Under null hypothesis of independence, more specifically odds-ratio θ = 1, the probability distribution of that one cell (e.g. n11) is hypergeometric, as discussed in the Tea lady example.

Note, however, that these tests can be conservative. Because of the discreteness of the data, and the small number of possible realizations, e.g., tables, the Type I error rate will be smaller than the intended one (e.g., α=0.05). In this example, P(Type I error)=0.014. To overcome this Agresti(2007, pg. 48) suggest the use of mid-p-value which is defined as half the probability of the observed result plus the more extreme result. For example, P(n11=3)/2 + P(n11=4) = 0.229/2 + 0.014 = 0.129; in this case our conclusions would not change at the α=0.05 level.

Discussion    In the Lady tasting tea example there are 5 possible 2 × 2 tables that have the same observed margins. Can you figure out which are those?

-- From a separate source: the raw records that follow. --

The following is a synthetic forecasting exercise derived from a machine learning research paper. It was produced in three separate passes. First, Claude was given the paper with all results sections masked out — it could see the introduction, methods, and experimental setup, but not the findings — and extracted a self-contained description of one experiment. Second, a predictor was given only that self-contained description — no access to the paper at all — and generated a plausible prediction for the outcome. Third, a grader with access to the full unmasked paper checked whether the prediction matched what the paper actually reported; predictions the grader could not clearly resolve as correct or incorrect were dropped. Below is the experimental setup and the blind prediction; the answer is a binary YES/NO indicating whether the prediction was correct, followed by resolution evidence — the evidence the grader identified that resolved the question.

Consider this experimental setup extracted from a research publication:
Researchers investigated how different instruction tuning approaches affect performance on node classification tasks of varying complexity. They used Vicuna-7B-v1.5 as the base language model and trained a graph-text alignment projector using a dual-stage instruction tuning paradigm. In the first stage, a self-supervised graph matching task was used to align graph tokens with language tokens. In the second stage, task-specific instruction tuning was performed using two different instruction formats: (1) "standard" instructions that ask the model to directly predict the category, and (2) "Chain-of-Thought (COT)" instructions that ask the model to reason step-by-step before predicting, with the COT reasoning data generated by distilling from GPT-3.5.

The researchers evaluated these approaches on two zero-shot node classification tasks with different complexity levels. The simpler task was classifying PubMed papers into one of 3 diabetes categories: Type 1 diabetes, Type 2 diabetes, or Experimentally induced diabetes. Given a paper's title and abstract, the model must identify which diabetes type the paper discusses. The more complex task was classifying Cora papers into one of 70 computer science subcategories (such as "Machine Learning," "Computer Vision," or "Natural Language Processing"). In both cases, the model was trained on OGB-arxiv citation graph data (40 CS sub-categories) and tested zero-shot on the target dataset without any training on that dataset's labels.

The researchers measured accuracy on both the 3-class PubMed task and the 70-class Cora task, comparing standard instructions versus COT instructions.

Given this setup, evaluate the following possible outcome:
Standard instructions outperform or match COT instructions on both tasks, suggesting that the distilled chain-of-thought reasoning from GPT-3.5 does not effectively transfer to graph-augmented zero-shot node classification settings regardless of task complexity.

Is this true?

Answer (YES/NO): NO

Extension of Fisher's test

For problems where the number of possible tables is too large, Monte Carlo methods are used to approximate "exact" statistics (e.g., option MC in SAS FREQ EXACT and in R under chisq.test() you need to specify simulate.p.value = TRUE and indicate how many runs you want MC simulation to do; for more see the help files). This extension, and thus these options in SAS and R, of the Fisher's exact test for a 2 × 2 table, in effect, takes samples from the large number of possibilities in order to simulate the exact test.

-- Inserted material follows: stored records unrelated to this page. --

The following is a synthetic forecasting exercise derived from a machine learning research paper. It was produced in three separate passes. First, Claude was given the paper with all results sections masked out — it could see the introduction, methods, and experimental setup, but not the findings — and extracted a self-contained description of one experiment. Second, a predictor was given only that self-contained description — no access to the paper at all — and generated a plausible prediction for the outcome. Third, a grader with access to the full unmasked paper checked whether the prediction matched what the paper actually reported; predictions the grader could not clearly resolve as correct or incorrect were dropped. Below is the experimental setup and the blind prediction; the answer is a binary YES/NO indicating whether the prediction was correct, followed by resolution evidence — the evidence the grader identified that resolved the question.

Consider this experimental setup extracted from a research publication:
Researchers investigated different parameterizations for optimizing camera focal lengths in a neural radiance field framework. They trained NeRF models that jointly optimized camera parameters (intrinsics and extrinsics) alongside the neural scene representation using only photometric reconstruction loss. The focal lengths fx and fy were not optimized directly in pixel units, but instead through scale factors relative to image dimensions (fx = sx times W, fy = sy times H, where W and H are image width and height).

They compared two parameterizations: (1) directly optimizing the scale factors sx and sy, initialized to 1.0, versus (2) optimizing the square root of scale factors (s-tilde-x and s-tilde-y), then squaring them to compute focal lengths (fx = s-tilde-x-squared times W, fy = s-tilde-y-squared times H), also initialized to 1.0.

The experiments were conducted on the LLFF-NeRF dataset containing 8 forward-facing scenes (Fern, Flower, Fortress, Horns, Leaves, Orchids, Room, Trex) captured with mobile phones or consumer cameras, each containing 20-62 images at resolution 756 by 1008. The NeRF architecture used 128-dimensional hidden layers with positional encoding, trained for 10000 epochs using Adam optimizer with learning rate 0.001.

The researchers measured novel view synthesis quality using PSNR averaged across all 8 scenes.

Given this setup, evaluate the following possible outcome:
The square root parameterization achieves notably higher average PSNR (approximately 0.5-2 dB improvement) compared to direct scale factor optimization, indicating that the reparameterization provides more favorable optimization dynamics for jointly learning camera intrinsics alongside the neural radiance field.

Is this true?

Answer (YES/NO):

This test is "exact" because no large-sample approximations are used. The p-value is valid regardless of the sample size. Asymptotic results may be unreliable when the distribution of the data is sparse, or skewed. Exact computations are based on the statistical theory of exact conditional inference for contingency tables (refs: Agresti (2013), Bishop et al.(1975)).

Extensions of Fisher's exact test to more general I × J tables are more tedious to compute, and that's why we do not use them all the time, but they have been implemented in programs such as SAS, StatXact, and Splus/R. Nowadays, some researchers are also using tools from algebraic statistics relying on some tools from computational algebra to address some of those questions, (Diaconis and Sturmfels (1998)).

Fisher's exact test is definitely appropriate when the row totals and column totals are both fixed by design. Some have argued that it may also be used when only one set of margins is truly fixed. This idea arises because the marginal totals {n1+, n+1} provide little information about the odds ratio θ.

Exact non-null inference for θ

(Agresti (2013), Section 3.6, and Agresti (2007), Section 2.6.4)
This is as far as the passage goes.